You are viewing a plain text version of this content. The canonical link for it is here.
Posted to user@flink.apache.org by Adam Venger <ve...@gmail.com> on 2020/09/03 13:28:42 UTC

Combined streams backpressure

Hi.
I'm thinking about a solution to a problem I have. I need to create keyed
session windows from multiple streams of data. Combining streams is done by
watermarks. The problem is, one of the streams can be slower. This opens
too many windows that wait for the stream to catch up, which wastes
resources, slows down checkpointing and access. I was thinking about some
way to detect this and stop reading from the faster streams which should
create backpressure. Is it something that is possible now? If not, would
there be any interest in adding this feature by me? If it would be a more
complex problem, I would like to make a master thesis form it.

Adam

Re: Combined streams backpressure

Posted by Piotr Nowojski <pn...@apache.org>.
Hi,

This is a known problem. As of recently, there was no way to solve this
problem generically, for every source. This is changing now, as one of the
motivations behind FLIP-27, was to actually address this issue [1]. Note,
as of now, there are no FLIP-27 sources yet in the code base, but for Flink
1.12 we are planning to change this.

For older Flink versions some users are monitoring this even time spread
and either back pressuring or slowing down the faster sources. Either via
some sleeping mapper, or via changing the source function itself (the
latter is better, but more complicated).

If you would like to help this effort, I would first suggest to take a look
at the FLIP-27 document and then try to get in touch with the people
involved with it to align the efforts.
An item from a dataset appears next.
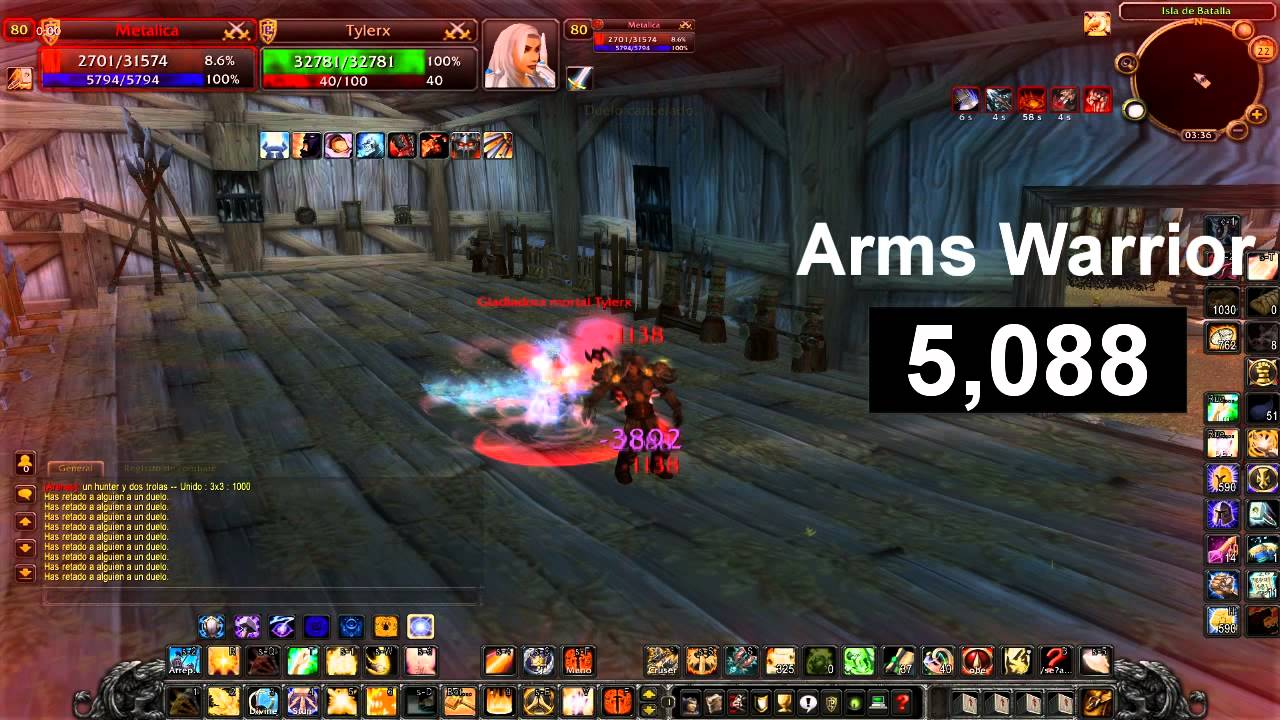 10 Best Games Like World Of Warcraft In 2020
It would be a much welcomed feature.

Best,
Piotrek

[1]
https://cwiki.apache.org/confluence/display/FLINK/FLIP-27%3A+Refactor+Source+Interface#FLIP27:RefactorSourceInterface-EventTimeAlignment

czw., 3 wrz 2020 o 15:28 Adam Venger <ve...@gmail.com> napisaƂ(a):

> Hi.
> I'm thinking about a solution to a problem I have. I need to create keyed
> session windows from multiple streams of data. Combining streams is done by
> watermarks. The problem is, one of the streams can be slower. This opens
> too many windows that wait for the stream to catch up, which wastes
> resources, slows down checkpointing and access. I was thinking about some
> way to detect this and stop reading from the faster streams which should
> create backpressure. Is it something that is possible now? If not, would
> there be any interest in adding this feature by me? If it would be a more
> complex problem, I would like to make a master thesis form it.
>
> Adam
>